◆ **What to produce**: Transcribe the listing below word for word, from the line containing "How far is long" through its last line, including both ends.

◆ **Supplied information**:
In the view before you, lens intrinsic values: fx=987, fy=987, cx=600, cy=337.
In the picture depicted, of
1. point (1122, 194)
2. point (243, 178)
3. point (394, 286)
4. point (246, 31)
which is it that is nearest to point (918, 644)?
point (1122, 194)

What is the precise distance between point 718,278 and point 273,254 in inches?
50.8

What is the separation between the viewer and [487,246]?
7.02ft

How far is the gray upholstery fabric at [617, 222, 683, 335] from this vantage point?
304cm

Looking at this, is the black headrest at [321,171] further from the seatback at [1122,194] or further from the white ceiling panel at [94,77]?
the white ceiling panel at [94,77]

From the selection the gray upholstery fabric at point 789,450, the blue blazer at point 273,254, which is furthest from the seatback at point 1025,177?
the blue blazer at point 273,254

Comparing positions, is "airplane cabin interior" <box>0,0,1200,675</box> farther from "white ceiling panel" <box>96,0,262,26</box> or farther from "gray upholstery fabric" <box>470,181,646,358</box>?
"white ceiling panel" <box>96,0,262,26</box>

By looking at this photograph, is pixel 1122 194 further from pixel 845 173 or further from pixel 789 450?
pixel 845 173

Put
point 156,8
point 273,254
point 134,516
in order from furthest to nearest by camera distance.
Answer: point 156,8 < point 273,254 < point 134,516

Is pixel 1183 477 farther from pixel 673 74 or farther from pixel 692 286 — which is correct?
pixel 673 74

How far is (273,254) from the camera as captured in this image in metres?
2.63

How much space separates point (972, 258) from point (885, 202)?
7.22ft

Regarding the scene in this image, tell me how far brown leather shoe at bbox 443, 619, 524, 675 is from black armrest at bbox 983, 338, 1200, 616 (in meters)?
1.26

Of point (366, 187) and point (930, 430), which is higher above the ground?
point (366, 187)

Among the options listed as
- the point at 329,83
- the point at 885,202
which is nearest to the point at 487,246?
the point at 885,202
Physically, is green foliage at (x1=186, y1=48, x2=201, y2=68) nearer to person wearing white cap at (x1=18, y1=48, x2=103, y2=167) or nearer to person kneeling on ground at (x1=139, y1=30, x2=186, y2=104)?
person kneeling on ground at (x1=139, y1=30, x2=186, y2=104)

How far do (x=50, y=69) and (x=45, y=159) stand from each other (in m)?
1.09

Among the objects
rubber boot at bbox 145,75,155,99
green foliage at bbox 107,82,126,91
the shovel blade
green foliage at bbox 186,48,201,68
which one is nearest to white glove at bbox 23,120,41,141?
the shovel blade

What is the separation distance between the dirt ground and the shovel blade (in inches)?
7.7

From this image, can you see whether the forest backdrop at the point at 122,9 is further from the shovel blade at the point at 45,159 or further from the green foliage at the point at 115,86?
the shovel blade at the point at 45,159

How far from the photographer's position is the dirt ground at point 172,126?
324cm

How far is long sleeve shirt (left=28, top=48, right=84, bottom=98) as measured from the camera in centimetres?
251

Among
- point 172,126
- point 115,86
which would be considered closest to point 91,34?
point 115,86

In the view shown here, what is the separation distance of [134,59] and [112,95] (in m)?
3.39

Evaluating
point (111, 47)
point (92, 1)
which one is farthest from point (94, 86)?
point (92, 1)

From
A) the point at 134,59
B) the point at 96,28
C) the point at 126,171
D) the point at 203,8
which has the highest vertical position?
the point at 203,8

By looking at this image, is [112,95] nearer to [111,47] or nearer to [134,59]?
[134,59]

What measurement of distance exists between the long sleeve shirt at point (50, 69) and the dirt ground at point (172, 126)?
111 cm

◆ **Answer to the task**:
How far is long sleeve shirt (left=28, top=48, right=84, bottom=98) as measured from the camera in centimetres?
251

Among
- point 172,126
- point 115,86
which would be considered closest to point 91,34?
point 115,86

In the view shown here, what is the separation distance of [134,59] and [112,95] (in m)?
3.39

Evaluating
point (111, 47)
point (92, 1)
which one is farthest from point (94, 86)?
point (92, 1)

From
A) the point at 134,59
B) the point at 96,28
C) the point at 126,171
D) the point at 203,8
which has the highest vertical position?
the point at 203,8

By looking at this image, is [112,95] nearer to [111,47] or nearer to [134,59]?
[134,59]

What measurement of distance exists between the long sleeve shirt at point (50, 69) and the dirt ground at point (172, 126)?
111 cm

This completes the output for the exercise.